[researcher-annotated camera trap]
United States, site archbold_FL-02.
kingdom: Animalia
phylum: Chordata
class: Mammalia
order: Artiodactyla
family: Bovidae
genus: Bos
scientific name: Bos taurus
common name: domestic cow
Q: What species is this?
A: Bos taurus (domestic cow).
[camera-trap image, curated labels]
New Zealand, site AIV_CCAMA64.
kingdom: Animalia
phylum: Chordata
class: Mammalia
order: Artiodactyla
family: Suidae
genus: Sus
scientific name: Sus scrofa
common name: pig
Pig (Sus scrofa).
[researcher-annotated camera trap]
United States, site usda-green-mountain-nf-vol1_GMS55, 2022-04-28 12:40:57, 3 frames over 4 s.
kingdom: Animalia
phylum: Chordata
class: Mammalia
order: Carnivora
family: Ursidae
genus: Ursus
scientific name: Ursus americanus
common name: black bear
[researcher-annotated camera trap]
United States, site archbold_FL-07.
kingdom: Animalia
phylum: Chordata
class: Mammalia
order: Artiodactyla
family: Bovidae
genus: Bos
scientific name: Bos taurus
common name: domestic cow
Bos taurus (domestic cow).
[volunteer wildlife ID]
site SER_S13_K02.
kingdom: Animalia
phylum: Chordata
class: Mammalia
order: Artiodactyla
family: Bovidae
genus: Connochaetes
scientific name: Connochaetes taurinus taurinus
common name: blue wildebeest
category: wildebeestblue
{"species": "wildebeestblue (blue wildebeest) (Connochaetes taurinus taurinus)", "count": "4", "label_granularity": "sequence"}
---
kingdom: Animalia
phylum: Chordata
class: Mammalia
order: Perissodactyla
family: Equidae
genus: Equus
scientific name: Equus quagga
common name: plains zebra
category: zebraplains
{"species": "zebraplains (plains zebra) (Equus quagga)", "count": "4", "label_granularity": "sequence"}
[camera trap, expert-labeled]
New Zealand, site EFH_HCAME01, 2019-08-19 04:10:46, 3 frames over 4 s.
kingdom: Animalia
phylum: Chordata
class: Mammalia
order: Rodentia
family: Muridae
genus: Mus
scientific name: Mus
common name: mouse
◆ ◆ ◆ ◆ ◆
> **What you will do**
Without leaving anything out, output all of the data above exactly.

> **Response**
[researcher-annotated camera trap]
United States, site archbold_FL-02.
kingdom: Animalia
phylum: Chordata
class: Mammalia
order: Artiodactyla
family: Bovidae
genus: Bos
scientific name: Bos taurus
common name: domestic cow
Q: What species is this?
A: Bos taurus (domestic cow).
[camera-trap image, curated labels]
New Zealand, site AIV_CCAMA64.
kingdom: Animalia
phylum: Chordata
class: Mammalia
order: Artiodactyla
family: Suidae
genus: Sus
scientific name: Sus scrofa
common name: pig
Pig (Sus scrofa).
[researcher-annotated camera trap]
United States, site usda-green-mountain-nf-vol1_GMS55, 2022-04-28 12:40:57, 3 frames over 4 s.
kingdom: Animalia
phylum: Chordata
class: Mammalia
order: Carnivora
family: Ursidae
genus: Ursus
scientific name: Ursus americanus
common name: black bear
[researcher-annotated camera trap]
United States, site archbold_FL-07.
kingdom: Animalia
phylum: Chordata
class: Mammalia
order: Artiodactyla
family: Bovidae
genus: Bos
scientific name: Bos taurus
common name: domestic cow
Bos taurus (domestic cow).
[volunteer wildlife ID]
site SER_S13_K02.
kingdom: Animalia
phylum: Chordata
class: Mammalia
order: Artiodactyla
family: Bovidae
genus: Connochaetes
scientific name: Connochaetes taurinus taurinus
common name: blue wildebeest
category: wildebeestblue
{"species": "wildebeestblue (blue wildebeest) (Connochaetes taurinus taurinus)", "count": "4", "label_granularity": "sequence"}
---
kingdom: Animalia
phylum: Chordata
class: Mammalia
order: Perissodactyla
family: Equidae
genus: Equus
scientific name: Equus quagga
common name: plains zebra
category: zebraplains
{"species": "zebraplains (plains zebra) (Equus quagga)", "count": "4", "label_granularity": "sequence"}
[camera trap, expert-labeled]
New Zealand, site EFH_HCAME01, 2019-08-19 04:10:46, 3 frames over 4 s.
kingdom: Animalia
phylum: Chordata
class: Mammalia
order: Rodentia
family: Muridae
genus: Mus
scientific name: Mus
common name: mouse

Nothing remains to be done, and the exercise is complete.